### Written problem
Collect every line in the items below that contains the word "person", and copy each of those lines in full.

--- Start Rows ---

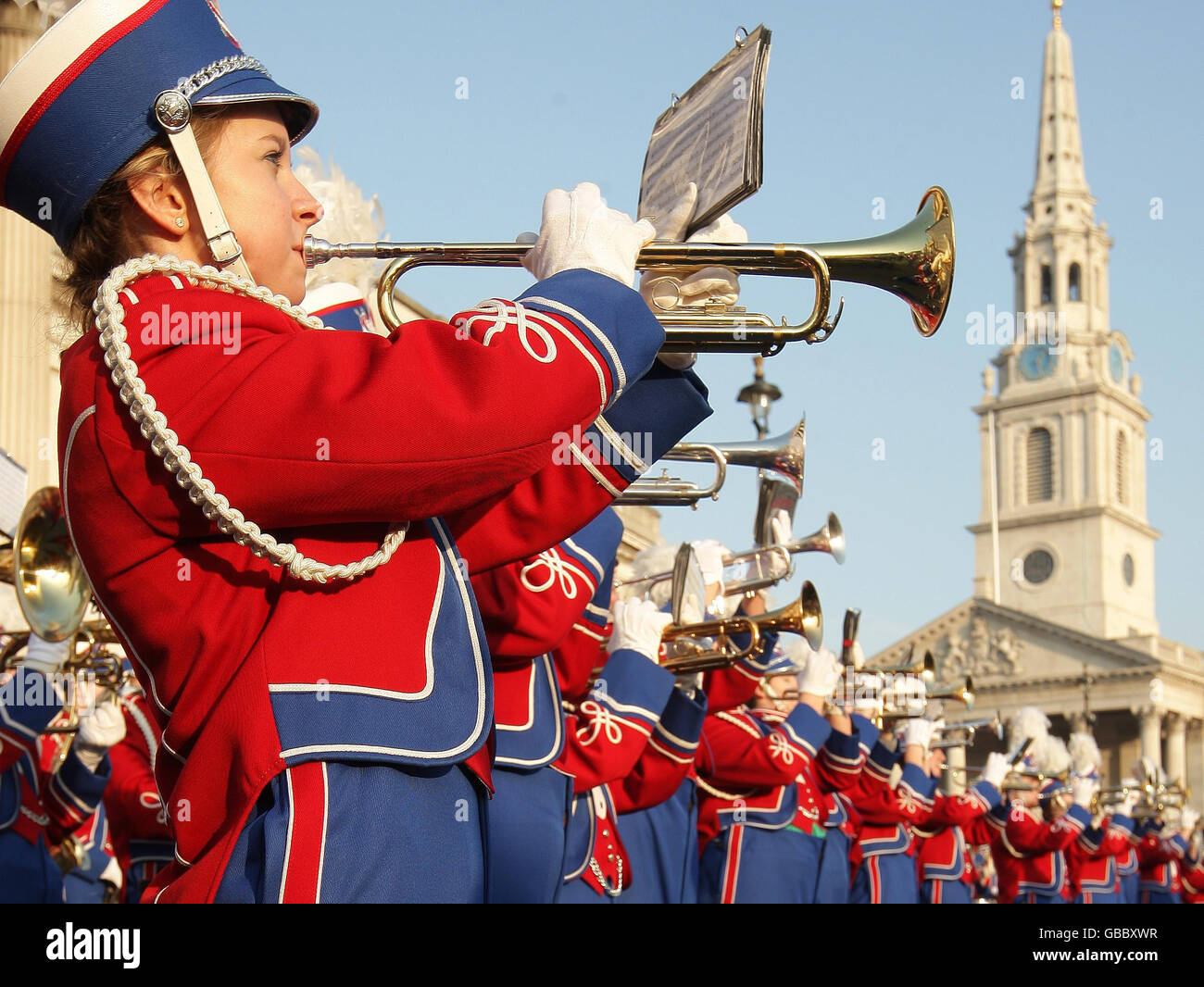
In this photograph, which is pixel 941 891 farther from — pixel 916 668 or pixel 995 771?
pixel 995 771

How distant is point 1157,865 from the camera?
70.2ft

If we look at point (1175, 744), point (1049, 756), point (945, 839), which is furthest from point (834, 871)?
point (1175, 744)

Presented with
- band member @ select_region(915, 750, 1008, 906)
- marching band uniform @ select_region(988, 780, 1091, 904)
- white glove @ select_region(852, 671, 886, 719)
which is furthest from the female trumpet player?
marching band uniform @ select_region(988, 780, 1091, 904)

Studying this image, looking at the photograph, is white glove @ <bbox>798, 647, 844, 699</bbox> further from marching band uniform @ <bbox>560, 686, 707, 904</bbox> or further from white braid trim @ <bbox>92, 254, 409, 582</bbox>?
white braid trim @ <bbox>92, 254, 409, 582</bbox>

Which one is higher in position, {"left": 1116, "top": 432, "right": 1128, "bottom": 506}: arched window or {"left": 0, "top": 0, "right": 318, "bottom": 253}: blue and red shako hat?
{"left": 1116, "top": 432, "right": 1128, "bottom": 506}: arched window

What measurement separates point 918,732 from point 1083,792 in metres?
7.22

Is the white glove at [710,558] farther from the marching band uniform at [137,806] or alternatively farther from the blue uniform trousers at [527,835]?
the blue uniform trousers at [527,835]

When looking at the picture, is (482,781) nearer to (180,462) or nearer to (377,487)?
(377,487)

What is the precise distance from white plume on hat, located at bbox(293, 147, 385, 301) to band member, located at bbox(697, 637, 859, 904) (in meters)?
3.72

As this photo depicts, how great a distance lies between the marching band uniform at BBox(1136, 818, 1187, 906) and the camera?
2097 centimetres

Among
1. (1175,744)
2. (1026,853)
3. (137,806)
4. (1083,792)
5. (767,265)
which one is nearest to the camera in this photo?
(767,265)

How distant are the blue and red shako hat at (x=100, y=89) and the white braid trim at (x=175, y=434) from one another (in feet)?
0.46

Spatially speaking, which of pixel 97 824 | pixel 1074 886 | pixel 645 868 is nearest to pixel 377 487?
pixel 645 868

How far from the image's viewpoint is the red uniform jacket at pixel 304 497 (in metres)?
2.14
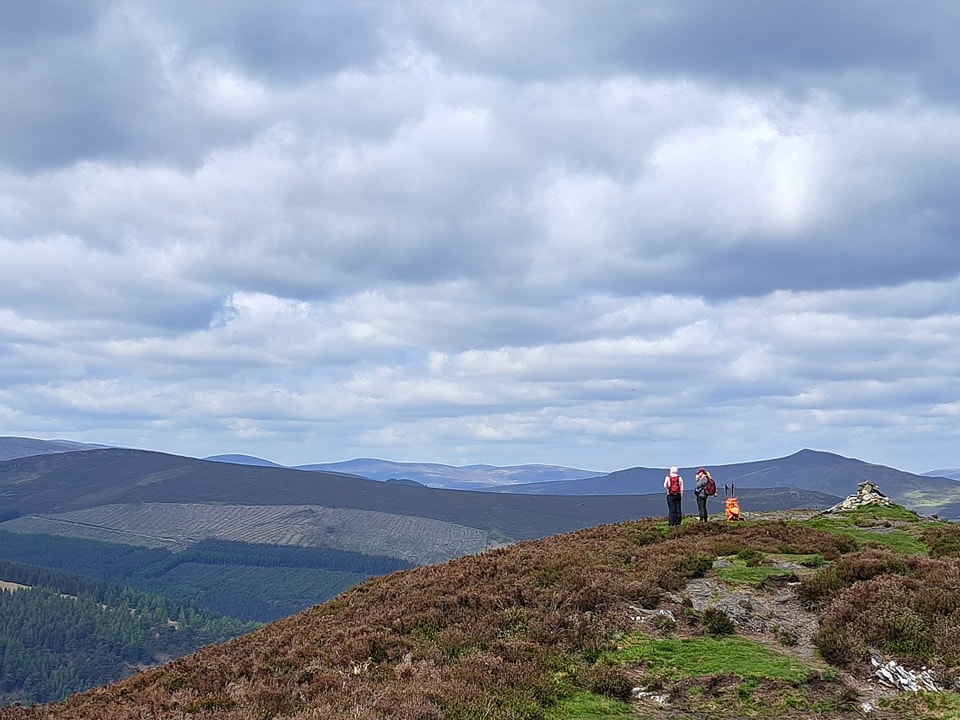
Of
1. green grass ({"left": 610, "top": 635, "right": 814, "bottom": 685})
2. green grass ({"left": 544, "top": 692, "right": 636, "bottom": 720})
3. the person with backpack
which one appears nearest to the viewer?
green grass ({"left": 544, "top": 692, "right": 636, "bottom": 720})

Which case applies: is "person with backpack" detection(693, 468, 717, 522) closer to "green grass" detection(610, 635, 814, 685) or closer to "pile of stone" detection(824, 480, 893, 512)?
"pile of stone" detection(824, 480, 893, 512)

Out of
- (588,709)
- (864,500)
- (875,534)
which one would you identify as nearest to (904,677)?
(588,709)

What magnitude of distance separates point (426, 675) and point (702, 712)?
5.58 m

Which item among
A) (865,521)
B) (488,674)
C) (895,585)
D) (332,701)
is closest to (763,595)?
(895,585)

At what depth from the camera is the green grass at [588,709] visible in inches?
535

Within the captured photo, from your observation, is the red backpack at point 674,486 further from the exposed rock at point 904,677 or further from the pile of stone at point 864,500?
the exposed rock at point 904,677

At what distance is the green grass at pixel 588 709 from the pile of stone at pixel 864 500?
2752 centimetres

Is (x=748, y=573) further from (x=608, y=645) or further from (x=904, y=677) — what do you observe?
(x=904, y=677)

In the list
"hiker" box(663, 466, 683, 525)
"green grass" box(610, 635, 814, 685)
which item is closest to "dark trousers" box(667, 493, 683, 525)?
"hiker" box(663, 466, 683, 525)

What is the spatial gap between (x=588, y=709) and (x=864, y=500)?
30.5 m

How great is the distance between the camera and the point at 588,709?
13984 mm

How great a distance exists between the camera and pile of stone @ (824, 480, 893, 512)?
1492 inches

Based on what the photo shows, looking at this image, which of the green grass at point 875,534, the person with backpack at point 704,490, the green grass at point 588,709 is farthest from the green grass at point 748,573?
the person with backpack at point 704,490

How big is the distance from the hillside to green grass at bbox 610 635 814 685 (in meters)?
0.05
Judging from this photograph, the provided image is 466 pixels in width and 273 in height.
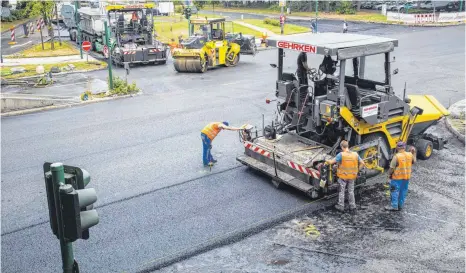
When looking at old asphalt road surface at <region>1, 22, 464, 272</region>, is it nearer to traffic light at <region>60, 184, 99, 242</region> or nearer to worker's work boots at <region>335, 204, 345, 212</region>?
worker's work boots at <region>335, 204, 345, 212</region>

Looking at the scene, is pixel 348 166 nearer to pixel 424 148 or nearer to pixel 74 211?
pixel 424 148

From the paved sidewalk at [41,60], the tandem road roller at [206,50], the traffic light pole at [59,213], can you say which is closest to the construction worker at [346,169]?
the traffic light pole at [59,213]

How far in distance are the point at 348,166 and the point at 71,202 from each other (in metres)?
5.56

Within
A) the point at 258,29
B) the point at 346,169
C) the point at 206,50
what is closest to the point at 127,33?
the point at 206,50

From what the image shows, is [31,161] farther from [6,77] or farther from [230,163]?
[6,77]

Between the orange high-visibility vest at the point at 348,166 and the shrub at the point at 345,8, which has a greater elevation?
the shrub at the point at 345,8

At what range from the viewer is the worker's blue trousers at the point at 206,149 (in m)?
10.6

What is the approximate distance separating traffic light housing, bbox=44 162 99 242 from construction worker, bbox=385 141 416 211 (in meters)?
5.76

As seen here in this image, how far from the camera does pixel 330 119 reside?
29.8 ft

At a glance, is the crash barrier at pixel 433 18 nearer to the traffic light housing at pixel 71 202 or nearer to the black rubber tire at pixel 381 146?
the black rubber tire at pixel 381 146

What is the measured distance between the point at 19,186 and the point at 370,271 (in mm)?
6872

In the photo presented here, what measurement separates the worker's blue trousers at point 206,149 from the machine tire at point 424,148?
442 cm

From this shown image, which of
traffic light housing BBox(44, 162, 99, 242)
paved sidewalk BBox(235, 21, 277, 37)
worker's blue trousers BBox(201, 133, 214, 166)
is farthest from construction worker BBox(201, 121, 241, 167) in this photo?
paved sidewalk BBox(235, 21, 277, 37)

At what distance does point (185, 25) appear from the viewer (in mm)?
39844
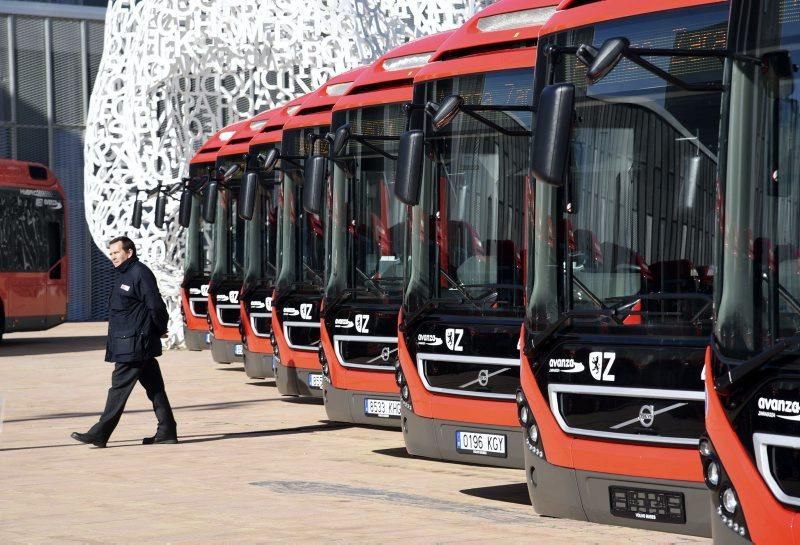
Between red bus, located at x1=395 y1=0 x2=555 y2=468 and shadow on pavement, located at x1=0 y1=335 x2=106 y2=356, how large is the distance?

--- End Rows ---

### Finished exercise
3. the person with backpack
Which case applies: is "person with backpack" detection(693, 468, 717, 522) closer to "green grass" detection(610, 635, 814, 685) or closer to "pile of stone" detection(824, 480, 893, 512)?
Based on what the photo shows, looking at this image, which of the green grass at point 875,534, the person with backpack at point 704,490, the green grass at point 588,709 is farthest from the green grass at point 748,573?
the person with backpack at point 704,490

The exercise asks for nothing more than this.